PALO ALTO, Calif. - PayPal Inc. said Monday that the Federal Deposit Insurance Corp. has advised it that certain of its deposits qualify for FDIC coverage, a decision that some observers said could mean increased regulation and higher cost for the online payment leader.
PayPal said the FDIC's final advisory opinion applies when it acts as an agent for customers and puts customer funds in well-capitalized FDIC member banks, in the event of a failure of the bank.
However, the FDIC also said that PayPal does not physically handle or hold the funds transferred in its electronic payments service, the company said.
The advisory does not apply to PayPal's money market fund or to the company's liabilities, the company said in a press release.
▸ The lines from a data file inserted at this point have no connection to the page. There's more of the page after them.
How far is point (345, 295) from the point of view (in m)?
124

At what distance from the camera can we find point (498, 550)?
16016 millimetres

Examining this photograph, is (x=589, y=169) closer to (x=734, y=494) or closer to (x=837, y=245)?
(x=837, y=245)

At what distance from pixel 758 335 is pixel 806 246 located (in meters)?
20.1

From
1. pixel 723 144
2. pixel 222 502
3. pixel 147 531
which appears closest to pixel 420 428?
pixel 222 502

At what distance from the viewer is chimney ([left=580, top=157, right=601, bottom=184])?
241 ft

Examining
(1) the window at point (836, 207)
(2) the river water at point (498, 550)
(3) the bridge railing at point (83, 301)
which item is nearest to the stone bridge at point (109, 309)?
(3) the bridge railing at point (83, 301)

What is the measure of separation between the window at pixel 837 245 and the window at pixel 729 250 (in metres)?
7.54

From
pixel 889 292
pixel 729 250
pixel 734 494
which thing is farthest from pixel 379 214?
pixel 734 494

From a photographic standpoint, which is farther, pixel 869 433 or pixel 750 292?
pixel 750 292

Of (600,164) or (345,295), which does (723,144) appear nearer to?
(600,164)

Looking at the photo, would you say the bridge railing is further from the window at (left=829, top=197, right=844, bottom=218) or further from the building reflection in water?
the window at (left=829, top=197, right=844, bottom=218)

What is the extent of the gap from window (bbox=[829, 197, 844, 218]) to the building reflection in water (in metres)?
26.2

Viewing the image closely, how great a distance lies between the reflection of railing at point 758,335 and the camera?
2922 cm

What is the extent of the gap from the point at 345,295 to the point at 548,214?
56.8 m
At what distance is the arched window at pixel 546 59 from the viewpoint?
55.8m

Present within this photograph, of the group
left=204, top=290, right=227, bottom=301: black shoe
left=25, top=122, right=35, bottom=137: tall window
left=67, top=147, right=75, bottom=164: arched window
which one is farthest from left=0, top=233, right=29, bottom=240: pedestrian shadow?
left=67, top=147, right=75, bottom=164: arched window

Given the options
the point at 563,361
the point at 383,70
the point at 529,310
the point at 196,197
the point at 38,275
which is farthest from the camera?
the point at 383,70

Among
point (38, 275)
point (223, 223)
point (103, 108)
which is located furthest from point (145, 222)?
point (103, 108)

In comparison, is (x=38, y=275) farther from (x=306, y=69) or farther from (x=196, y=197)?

PayPal had contended that it does not take deposits that fall under the Federal Deposit Insurance Act, and the FDIC did not directly address that contention.
Jerome Walker, a Manhattan attorney who specializes in financial services law, said the FDIC advisory inevitably means big changes for the three-year-old company, which began trading as a public company on Feb. 14.
"They'll be subject to the same set of regulations as any retail bank," he said. "They will now need a stronger infrastructure and more systems, and assuming that they don't have a lot of experience complying with regulations, they may have to hire a specialist to help them comply."
Though the FDIC opinion does not directly relate to state law issues, PayPal said the analysis of its status as an agent for its customers and the treatment of customer funds could be considered relevant by state authorities in their review of whether PayPal is engaged in banking.
The company says it will continue to apply for state money services licenses where appropriate.